On 12/16/2011 6:47 PM, Erwann Abalea wrote:
Le 16/12/2011 16:29, Jakob Bohm a écrit :
On 12/16/2011 3:22 PM, Erwann Abalea wrote:
Le 16/12/2011 15:07, Jakob Bohm a écrit :
I think we may have a bug here, anyone from the core team
wish to comment on this.

The apparent bug:

When enforcing the "match" policy for a DN part, openssl reports an
error if the CSR has used a different string type for the field, but the
correct value (The naively expected behavior is to realize the strings
are identical and use the configured encoding for the resulting cert).

Do you expect the "openssl ca" tool to apply the complete X.520 comparison rules before checking the policy?
Not unless there are OpenSSL functions to do the work.

Otherwise I just expect it to apply the character set conversions it uses for its
other operations (such as reading the config file/displaying DNs).

Fair.
I personally use the openssl command line tools to have a quick CA, not a full-featured one. The API is complete and allows to code this.
But you're right, it would be fair to have consistent behaviour.

3. Validating a certificate whose issuing CA certificate specifies path
constraints where the issued certificate satisfies the path constraint
except for the exact choice of string type.

NameConstraints is a set of constraints imposed on the semantic value of the name elements, not on their encoding (string type, double-spacing, case differences, etc).
The question was how the OpenSSL code (library and command line) handle
the scenario, your answer seems to indicate that it is indeed supposed to
compare the semantic character sequence, not the encoding.

That's what X.509 and X.520 impose. An algorithm is described in X.520 for name comparisons.
I understand, but does OpenSSL implement that?

T.61 has no "well defined" bidirectional mapping with UTF8.
That said, T.61 was withdrawn before 1993 (IIRC) and shouldn't be used.
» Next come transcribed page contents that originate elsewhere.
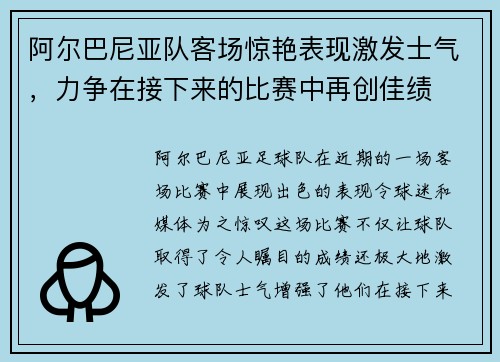 阿尔巴尼亚队客场惊艳表现激发士气，力争在接下来的比赛中再创佳绩

阿尔巴尼亚足球队在近期的一场客场比赛中展现出色的表现令球迷和媒体为之惊叹这场比赛不仅让球队取得了令人瞩目的成绩还极大地激发了球队士气增强了他们在接下来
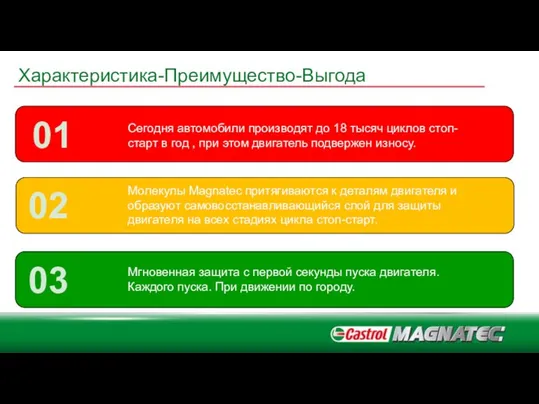 Характеристика-Преимущество-Выгода

01

Сегодня автомобили производят до 18 тысяч циклов стоп-старт в год , при этом двигатель подвержен износу.

02

Молекулы Magnatec притягиваются к деталям двигателя и образуют самовосстанавливающийся слой для защиты двигателя на всех стадиях цикла стоп-старт.

03

Мгновенная защита с первой секунды пуска двигателя. Каждого пуска. При движении по городу.

Castrol MAGNATEC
According to RFC1345, T.61 has a well defined mapping to named
characters also found in UNICODE.  Some of those are encoded
as two bytes in T.61 (using a modifier+base char scheme), the
rest as one byte.  That is what I mean by a bidirectional mapping
to a small (sub)set of UNICODE, meaning that most UNICODE
code points cannot be mapped to T.61, but the rest have a
bidirectional mapping.

I'm not finished with the reading of T.61 (1988 edition), but here's what I found: - 0xA6 is the '#' character, 0xA8 is the '¤' character (generic currency), but those characters can also be obtained with 0x23 and 0x24, respectively (Figure 2, note 4). Later in the same document, 0x23 and 0x24 are declared as "not used". This is both ambiguous and not bidirectional.
As you quote it (I don't have a copy), this sounds like using 0x23
and 0x24 should not be done when encoding, but should be accepted
when decoding.
 - 0x7F and 0xFF are not defined, and are not defined as "not used".
RFC1345 seems to indicate that 0x7F maps to U+007F DEL
- 0xC9 was the umlaut diacritical mark in the 1980 edition, which is still tolerated in the 1988 edition, but the tables don't clearly define 0xC9 (and again, don't define it as "not used"). 0xC8 is declared as "diaresis or umlaut mark". As I don't have the 1980 edition, I don't know if it was already the case. - nothing is said if a diacritical mark is encoded without a base character.
RFC1346 seems to indicate that certain diacritical marks must always be
followed by a base character (which may be 0x20 space), the others never.
This is consistent with the mechanical behavior of mechanical teletypes
and typewriters: Diacritics are implemented as overtyping "dead keys"
that place the diacritic on the paper but do not advance the print head,
thus causing the next character to be combined with it.

These are ambiguities.

Annexes define control sequences (longer that 2 bytes), graphical characters, configurable character sets, presentation functions (selection of page format, character sizes and attributes (bold/italic/underline), line settings (vertical and horizontal spacing)). I doubt everything can be mapped to UTF8.
Most of those would be inapplicable to the encoding of X.500 strings, configurable character sets sounds like an ISO-2022 like mechanism useful for encoding an even
larger subset of UNICODE, as do graphical characters.

However none of those features were mentioned in the still available secondary
references I looked at (RFC1345 and Wikipedia), so they are unlikely to be
accepted nor emitted by any current implementations of T.61.

Constructing a mapping table from the data in RFC1345 or other
sources is left as an exercise for the reader (cheat hint: Maybe
IBM included such a table in ICU or unicode.org included one in
its data files).

I think only a subset of T.61 is taken into consideration. But I haven't looked at the hinted files.

Sounds like it.  RFC1345 is a historic listing of character sets encountered
on the European part of the early Internet, with machine readable tables of
each such encoding in terms of two-character abbreviations from a historic
ISO standard (fortunately re-documented within the RFC itself).

RFC1345 obviously predates both the IANA charset registry and the other
current catalogs of character set encodings.